Madame Jules Fournier (1p. 37-39).

RÉMINISCENCE CLASSIQUE[1]

Les journaux avaient annoncé que la Cour d’Appel rendrait jugement le mardi 7 décembre dans l’affaire Fournier-Langelier[2]. À la dernière minute, cependant, l’avocat[3] de l’appelant recevait, de Québec, une lettre l’informant que les honorables juges ajournaient leur décision à l’an prochain.

Est-ce à dire que ceux-ci n’ont pas eu le temps, depuis six mois, d’étudier cette fameuse affaire ? Cela nous paraît bien surprenant.
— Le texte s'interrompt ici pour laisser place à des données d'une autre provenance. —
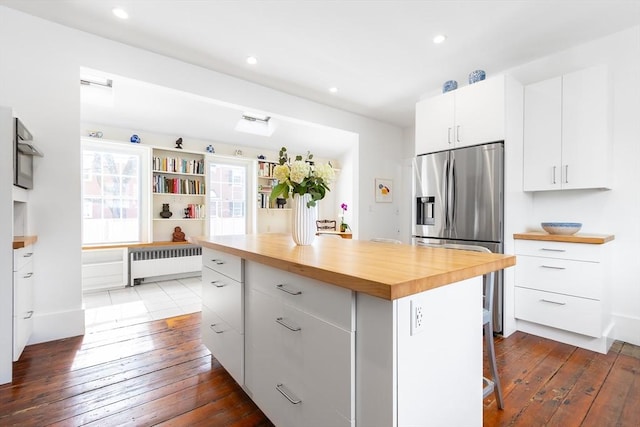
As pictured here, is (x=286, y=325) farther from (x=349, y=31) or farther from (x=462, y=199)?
(x=349, y=31)

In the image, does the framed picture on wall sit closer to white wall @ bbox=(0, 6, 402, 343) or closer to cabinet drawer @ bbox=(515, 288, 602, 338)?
cabinet drawer @ bbox=(515, 288, 602, 338)

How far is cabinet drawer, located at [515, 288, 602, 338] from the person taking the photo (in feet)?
7.48

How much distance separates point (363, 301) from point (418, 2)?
7.83ft

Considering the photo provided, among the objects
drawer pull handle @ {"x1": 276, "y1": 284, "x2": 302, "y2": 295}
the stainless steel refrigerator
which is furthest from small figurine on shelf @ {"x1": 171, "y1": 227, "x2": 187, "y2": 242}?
drawer pull handle @ {"x1": 276, "y1": 284, "x2": 302, "y2": 295}

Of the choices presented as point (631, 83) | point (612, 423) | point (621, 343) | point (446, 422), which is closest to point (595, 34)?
point (631, 83)

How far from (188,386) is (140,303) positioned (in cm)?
211

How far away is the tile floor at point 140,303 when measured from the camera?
9.64ft

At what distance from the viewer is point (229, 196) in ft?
17.6

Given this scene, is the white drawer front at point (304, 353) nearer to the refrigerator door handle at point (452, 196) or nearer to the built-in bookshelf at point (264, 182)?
the refrigerator door handle at point (452, 196)

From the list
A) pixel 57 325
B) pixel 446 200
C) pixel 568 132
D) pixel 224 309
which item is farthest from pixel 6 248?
pixel 568 132

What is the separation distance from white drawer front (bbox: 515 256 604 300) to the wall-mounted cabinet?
4.44 metres

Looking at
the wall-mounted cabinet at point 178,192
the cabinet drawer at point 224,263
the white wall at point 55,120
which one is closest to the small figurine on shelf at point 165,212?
the wall-mounted cabinet at point 178,192

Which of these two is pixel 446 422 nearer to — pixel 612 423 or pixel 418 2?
pixel 612 423

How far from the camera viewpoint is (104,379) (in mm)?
1885
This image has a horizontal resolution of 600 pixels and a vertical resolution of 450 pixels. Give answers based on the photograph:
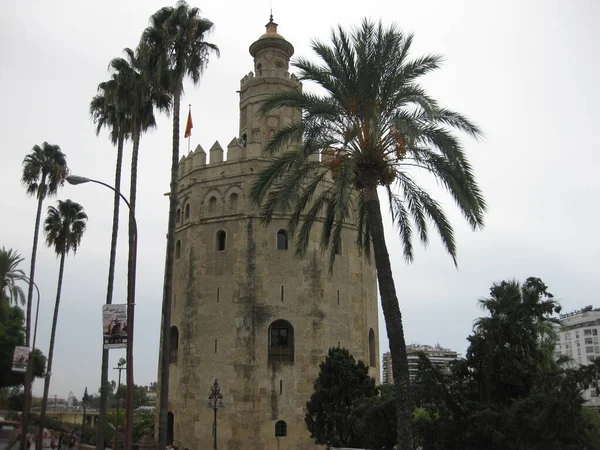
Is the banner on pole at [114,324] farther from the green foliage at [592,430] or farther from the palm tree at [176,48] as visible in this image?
the green foliage at [592,430]

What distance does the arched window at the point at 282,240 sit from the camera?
29.2 m

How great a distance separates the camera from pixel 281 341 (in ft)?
92.9

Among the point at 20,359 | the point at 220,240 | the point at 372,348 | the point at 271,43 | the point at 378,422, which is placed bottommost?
the point at 378,422

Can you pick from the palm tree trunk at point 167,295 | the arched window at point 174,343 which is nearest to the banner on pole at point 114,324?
the palm tree trunk at point 167,295

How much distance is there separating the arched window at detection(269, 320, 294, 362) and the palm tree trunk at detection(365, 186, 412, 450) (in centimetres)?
1442

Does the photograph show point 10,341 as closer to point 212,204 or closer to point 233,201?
point 212,204

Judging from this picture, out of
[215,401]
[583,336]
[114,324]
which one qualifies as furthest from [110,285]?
[583,336]

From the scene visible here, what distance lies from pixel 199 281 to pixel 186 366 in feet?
13.5

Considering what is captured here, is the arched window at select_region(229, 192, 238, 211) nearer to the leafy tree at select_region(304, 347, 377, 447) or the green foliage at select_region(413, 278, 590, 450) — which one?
the leafy tree at select_region(304, 347, 377, 447)

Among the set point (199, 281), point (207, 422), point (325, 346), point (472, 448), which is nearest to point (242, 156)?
point (199, 281)

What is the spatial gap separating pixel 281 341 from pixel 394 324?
15.1 meters

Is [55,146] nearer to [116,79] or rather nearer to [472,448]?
[116,79]

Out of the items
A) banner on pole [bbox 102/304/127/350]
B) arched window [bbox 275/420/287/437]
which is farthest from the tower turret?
banner on pole [bbox 102/304/127/350]

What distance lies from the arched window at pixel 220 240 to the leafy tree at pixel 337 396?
9779mm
On serait plutôt porté à croire, ou bien qu’ils n’ont pas encore réussi à se mettre d’accord, ou bien que, tous ensemble, ils hésitent également, soit à renvoyer en prison l’ancien directeur du Nationaliste, soit à casser le jugement de M. Langelier.

S’il en est ainsi, il n’y a rien d’impossible à ce que l’on ne connaisse guère avant vingt-cinq ans l’opinion des tribunaux sur cette question. Le fait ne serait pas sans précédent dans les annales judiciaires.

L’histoire ancienne nous offre là-dessus un exemple qui dépasse encore en grandeur les exploits identiques des juges de notre beau pays. Cn. Dolabella, qui fut proconsul en Asie, était un type un peu dans le genre de M. Jetté. Un jour qu’il avait à disposer d’une cause « merveilleusement obscure et difficile », il se trouva dans une telle perplexité " que pour la décision il envoya — nous conte à ce sujet le maître François Rabelais[4] — ès Aréopagites, en Athènes, entendre quel seroit sur ce leur advis et jugement. Et les Aréopagites d’Athènes, qui valaient bien, je pense, ceux de la Cour d’Appel de Québec, — les Aréopagites firent réponse « que cent ans après personnellement on leurs envoiast les parties contendantes, afin de respondre à certains interrogatoires qui n’estaient on (au) procès verbal contenuz. C’estoit à dire que tant grande leurs sembloit la perplexité et obscurité de la matière qu’ilz ne sçavoient qu’en dire ne juger. »

M. François Langelier ne connaît peut-être, pour sa part, aucune objection à un semblable arrangement.

Mais quant à nous, c’est autre chose : pour rien au monde nous ne voudrions nous exposer à faire de la prison passé l’âge de quatre-vingt-dix ans. La Cour d’Appel est donc respectueusement priée, par les présentes, de donner sa décision avant le 12 décembre 1974.

Nous voulons bien retourner en prison, si nous le méritons, mais nous supplions qu’en grâce on épargne cette épreuve à nos cheveux blancs.

  1. Nationaliste, 12 décembre 1909
  2. Où Jules Fournier fut condamné à trois mois de prison, par le juge François Langelier, pour avoir critiqué les jugements du juge François Langelier.
  3. Maître Laflamme.
  4. Pantagruel, Tiers livre, chapitre XLIV.